The perception that students cannot be trusted with cups of milk was common among sources I talked to, as are concerns that staff will not be able to handle the extra work of washing cups, cleaning up spills, or loading the dispensers. (Regarding that last item, Olympia’s milk provider agreed to short-fill bags in order to limit the weight to forty pounds, and it’s recommended that dispensers be kept low to the ground to make adding new sacks of milk easier.)
According to a 2016 report from the state of Vermont, two schools which tested dispensers decided to revert back to milk cartons a) because workers spent time filling cups to guarantee eight ounces were served, b) because of extra labor cleaning up spills, and c) because the price of bulk milk was two cents more expensive per eight ounces. No schools in the Pacific Northwest reported an uptick in spills or additional labor costs, but none of them allow students to take open cups of milk outside of the cafeteria either.

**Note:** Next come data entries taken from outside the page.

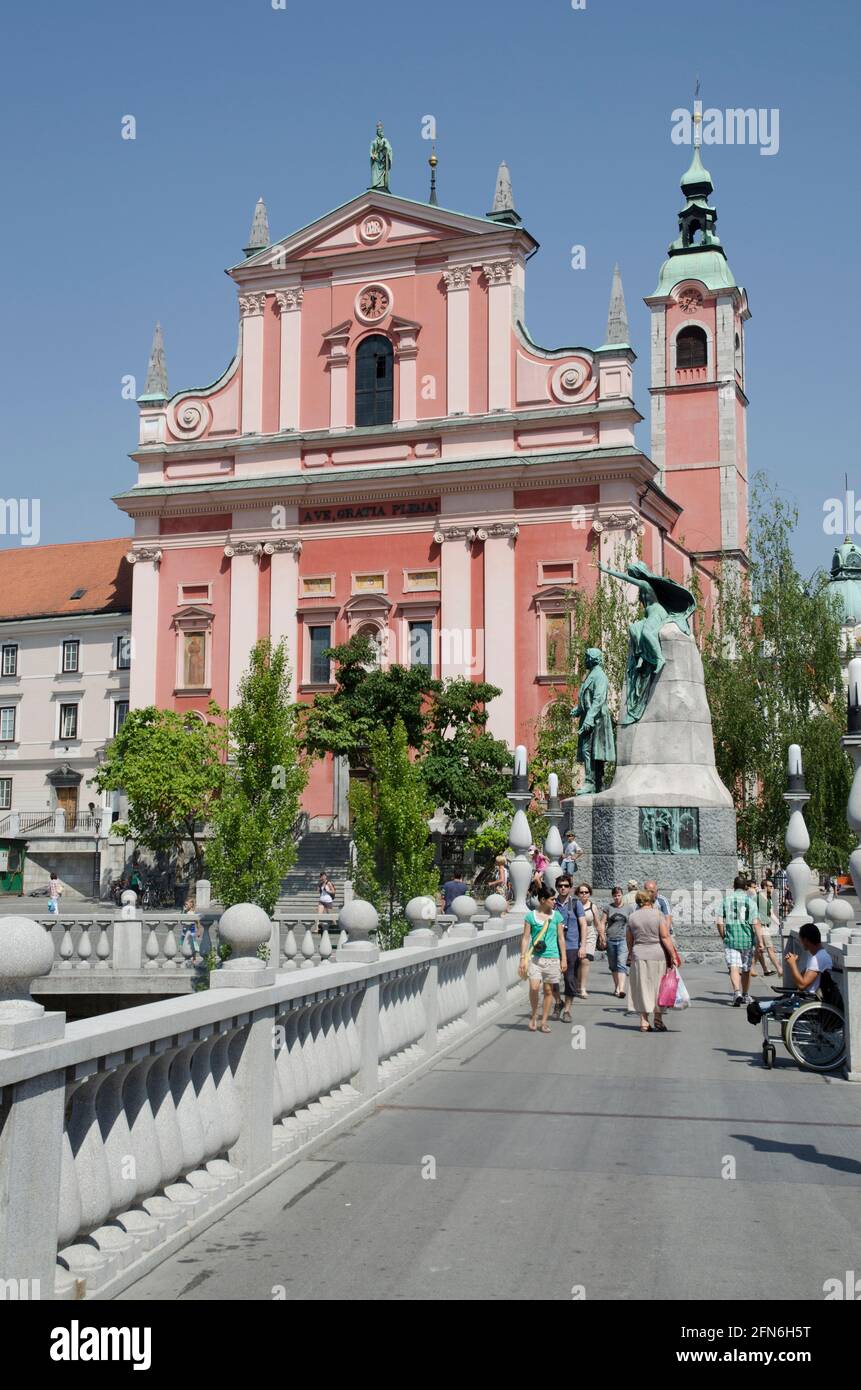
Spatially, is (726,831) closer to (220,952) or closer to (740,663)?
(220,952)

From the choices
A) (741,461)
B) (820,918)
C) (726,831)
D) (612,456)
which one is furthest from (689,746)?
(741,461)

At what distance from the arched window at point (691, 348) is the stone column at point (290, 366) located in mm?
22065

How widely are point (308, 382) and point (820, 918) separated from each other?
36725mm

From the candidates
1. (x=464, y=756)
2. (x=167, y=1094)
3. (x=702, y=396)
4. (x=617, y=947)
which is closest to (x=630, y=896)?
(x=617, y=947)

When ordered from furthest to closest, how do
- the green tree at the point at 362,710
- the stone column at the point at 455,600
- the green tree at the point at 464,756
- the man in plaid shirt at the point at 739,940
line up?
1. the stone column at the point at 455,600
2. the green tree at the point at 362,710
3. the green tree at the point at 464,756
4. the man in plaid shirt at the point at 739,940

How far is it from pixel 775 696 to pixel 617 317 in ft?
51.7

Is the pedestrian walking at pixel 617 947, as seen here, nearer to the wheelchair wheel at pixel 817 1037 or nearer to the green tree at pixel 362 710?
the wheelchair wheel at pixel 817 1037

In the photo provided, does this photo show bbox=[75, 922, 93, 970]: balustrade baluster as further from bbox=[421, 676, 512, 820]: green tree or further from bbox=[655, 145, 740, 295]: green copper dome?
bbox=[655, 145, 740, 295]: green copper dome

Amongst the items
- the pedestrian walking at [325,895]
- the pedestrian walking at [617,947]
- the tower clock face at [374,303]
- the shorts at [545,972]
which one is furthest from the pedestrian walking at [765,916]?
the tower clock face at [374,303]

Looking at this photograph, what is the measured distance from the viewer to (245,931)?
721cm

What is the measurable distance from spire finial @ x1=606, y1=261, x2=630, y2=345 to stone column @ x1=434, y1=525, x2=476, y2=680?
27.0ft

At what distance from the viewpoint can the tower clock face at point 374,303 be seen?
165ft

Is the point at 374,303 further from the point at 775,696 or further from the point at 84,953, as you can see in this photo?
the point at 84,953

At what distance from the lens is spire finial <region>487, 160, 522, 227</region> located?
50.6 m
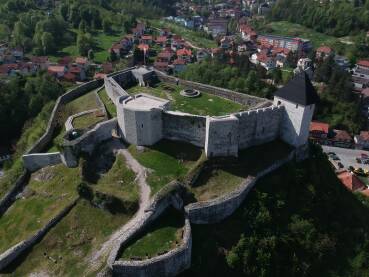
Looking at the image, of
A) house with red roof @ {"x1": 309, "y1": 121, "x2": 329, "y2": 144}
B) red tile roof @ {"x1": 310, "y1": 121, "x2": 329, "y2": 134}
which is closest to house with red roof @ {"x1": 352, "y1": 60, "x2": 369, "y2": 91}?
red tile roof @ {"x1": 310, "y1": 121, "x2": 329, "y2": 134}

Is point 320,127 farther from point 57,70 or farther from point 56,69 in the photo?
point 56,69

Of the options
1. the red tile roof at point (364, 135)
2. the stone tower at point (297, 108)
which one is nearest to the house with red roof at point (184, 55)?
the red tile roof at point (364, 135)

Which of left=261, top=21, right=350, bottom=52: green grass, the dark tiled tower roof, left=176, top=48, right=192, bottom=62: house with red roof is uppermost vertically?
the dark tiled tower roof

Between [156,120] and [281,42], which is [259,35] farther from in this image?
[156,120]

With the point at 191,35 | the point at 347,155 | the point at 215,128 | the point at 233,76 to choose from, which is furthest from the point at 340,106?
the point at 191,35

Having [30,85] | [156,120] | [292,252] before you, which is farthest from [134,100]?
[30,85]

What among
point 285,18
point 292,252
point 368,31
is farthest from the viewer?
point 285,18

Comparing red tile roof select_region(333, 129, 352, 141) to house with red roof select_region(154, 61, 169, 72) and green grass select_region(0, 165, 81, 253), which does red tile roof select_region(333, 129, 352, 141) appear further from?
green grass select_region(0, 165, 81, 253)
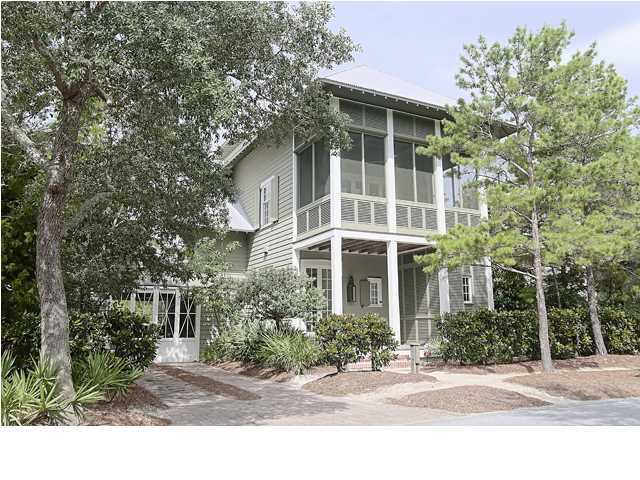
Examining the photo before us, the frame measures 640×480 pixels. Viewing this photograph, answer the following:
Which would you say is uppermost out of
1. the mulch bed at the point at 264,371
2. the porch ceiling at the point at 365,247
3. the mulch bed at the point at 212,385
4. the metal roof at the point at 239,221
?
the metal roof at the point at 239,221

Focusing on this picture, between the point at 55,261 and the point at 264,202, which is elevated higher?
the point at 264,202

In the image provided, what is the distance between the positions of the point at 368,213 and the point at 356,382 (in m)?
6.01

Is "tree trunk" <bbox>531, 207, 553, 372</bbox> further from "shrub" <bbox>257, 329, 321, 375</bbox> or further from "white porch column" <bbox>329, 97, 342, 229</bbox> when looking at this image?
"shrub" <bbox>257, 329, 321, 375</bbox>

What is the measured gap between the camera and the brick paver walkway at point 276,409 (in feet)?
25.0

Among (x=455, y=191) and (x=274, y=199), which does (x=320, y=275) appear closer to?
(x=274, y=199)

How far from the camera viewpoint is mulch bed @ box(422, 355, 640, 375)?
1352cm

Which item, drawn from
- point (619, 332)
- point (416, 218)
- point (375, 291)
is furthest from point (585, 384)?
point (375, 291)

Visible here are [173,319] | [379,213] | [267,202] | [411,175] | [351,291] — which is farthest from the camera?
[267,202]

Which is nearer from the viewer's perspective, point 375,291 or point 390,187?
point 390,187

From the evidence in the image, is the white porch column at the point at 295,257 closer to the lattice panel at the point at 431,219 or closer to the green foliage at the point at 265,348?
the green foliage at the point at 265,348

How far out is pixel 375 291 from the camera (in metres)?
19.4

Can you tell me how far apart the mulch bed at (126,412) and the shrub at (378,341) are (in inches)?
199

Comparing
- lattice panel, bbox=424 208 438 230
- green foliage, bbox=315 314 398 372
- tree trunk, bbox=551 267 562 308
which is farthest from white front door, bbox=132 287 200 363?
tree trunk, bbox=551 267 562 308

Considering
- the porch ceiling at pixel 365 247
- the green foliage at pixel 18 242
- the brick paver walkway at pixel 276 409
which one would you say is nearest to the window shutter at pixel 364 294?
the porch ceiling at pixel 365 247
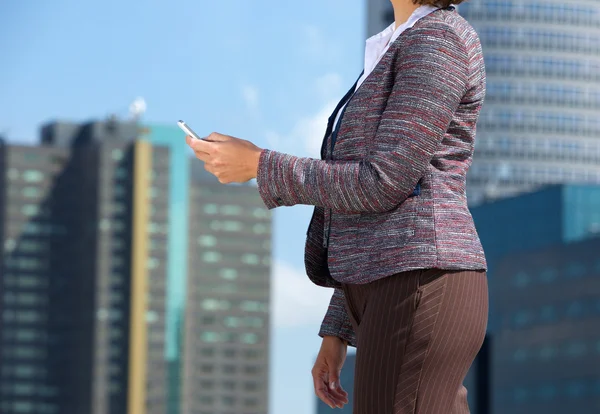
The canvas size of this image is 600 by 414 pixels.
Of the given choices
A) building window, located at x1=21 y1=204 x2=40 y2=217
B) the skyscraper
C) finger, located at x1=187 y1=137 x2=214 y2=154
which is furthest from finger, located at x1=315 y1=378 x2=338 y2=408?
building window, located at x1=21 y1=204 x2=40 y2=217

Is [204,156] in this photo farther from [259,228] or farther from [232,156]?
[259,228]

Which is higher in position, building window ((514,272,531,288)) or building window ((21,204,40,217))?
building window ((21,204,40,217))

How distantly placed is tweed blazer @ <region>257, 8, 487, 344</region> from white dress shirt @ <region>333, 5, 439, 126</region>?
31mm

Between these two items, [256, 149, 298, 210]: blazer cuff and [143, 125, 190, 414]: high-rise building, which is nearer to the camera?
[256, 149, 298, 210]: blazer cuff

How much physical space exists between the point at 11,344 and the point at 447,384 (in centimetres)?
10823

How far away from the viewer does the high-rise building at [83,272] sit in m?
104

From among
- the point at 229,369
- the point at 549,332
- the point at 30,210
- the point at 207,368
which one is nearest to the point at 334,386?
the point at 549,332

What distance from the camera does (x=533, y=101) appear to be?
118 meters

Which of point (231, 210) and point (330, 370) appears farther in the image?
point (231, 210)

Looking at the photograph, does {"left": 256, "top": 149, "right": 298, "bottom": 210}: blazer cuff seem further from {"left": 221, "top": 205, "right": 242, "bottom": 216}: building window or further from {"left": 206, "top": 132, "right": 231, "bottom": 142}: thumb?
{"left": 221, "top": 205, "right": 242, "bottom": 216}: building window

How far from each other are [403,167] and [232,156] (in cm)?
30

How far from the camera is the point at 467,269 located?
207 centimetres

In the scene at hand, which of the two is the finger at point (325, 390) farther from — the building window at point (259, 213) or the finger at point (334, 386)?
the building window at point (259, 213)

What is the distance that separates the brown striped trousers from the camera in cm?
203
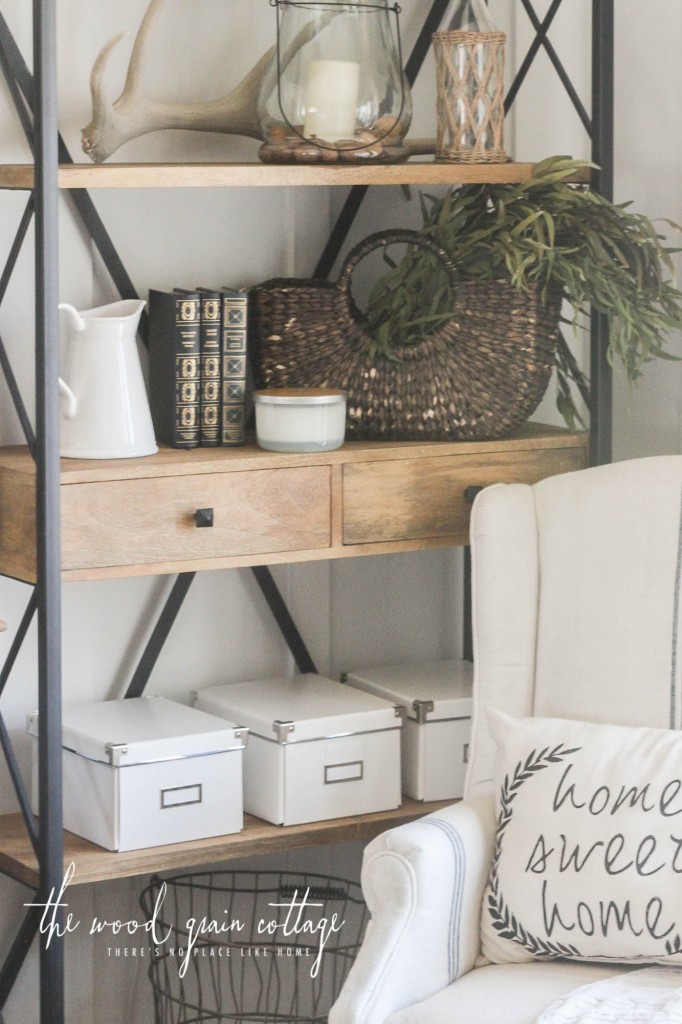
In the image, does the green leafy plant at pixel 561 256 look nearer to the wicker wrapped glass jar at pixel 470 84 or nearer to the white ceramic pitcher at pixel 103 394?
the wicker wrapped glass jar at pixel 470 84

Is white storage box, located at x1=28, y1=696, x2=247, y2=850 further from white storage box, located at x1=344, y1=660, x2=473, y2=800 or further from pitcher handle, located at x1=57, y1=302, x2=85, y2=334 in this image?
pitcher handle, located at x1=57, y1=302, x2=85, y2=334

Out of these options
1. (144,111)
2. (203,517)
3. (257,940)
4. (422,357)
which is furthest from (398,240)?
(257,940)

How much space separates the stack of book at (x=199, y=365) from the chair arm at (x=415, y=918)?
70 cm

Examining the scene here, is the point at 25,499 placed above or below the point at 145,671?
above

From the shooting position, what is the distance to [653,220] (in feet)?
7.79

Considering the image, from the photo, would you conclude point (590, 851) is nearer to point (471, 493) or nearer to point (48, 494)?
point (471, 493)

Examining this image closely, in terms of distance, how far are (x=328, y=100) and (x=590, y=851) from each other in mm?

Ann Cooper, director of food services for the Boulder Valley School District in Colorado, worked with milk distributors to bring dispensers into all 52 of her schools. Cooper spoke with New Food Economy over the phone from Napa, California, where that district is planning its first dispenser pilot; she says that the nearby city of Novato is doing the same. Down in Texas, Anneliese Tanner, executive director of food services with the Austin Independent School District, writes that Austin is planning a pilot of two schools in the fall of 2019 and three more the following spring.
As word of successful milk dispenser pilots has spread, funding opportunities may be growing as well. Linda Mendoza of the Washington State Dairy Council is excited that students have taken to steel cows—and wants to see them become lifelong milk drinkers. She’s secured funds for five or ten pilots which she hopes to roll out. The National Dairy Council is also exploring ways to support interested schools. They’ve produced a FAQ and plan to discuss bulk milk at the forthcoming School Nutrition Association conference in July.
At day’s end, bulk milk dispensers have met barriers, but rarely do they seem insurmountable. What worked at Columbia Valley Elementary might not work for a school in Los Angeles, but that’s okay. Where there’s a will—and increasingly, there seems to be—there’s a way. It will take money and commitment and collaboration and, well, plain old hard work. Ultimately though, steel cows could one day be the new normal in school districts across the country.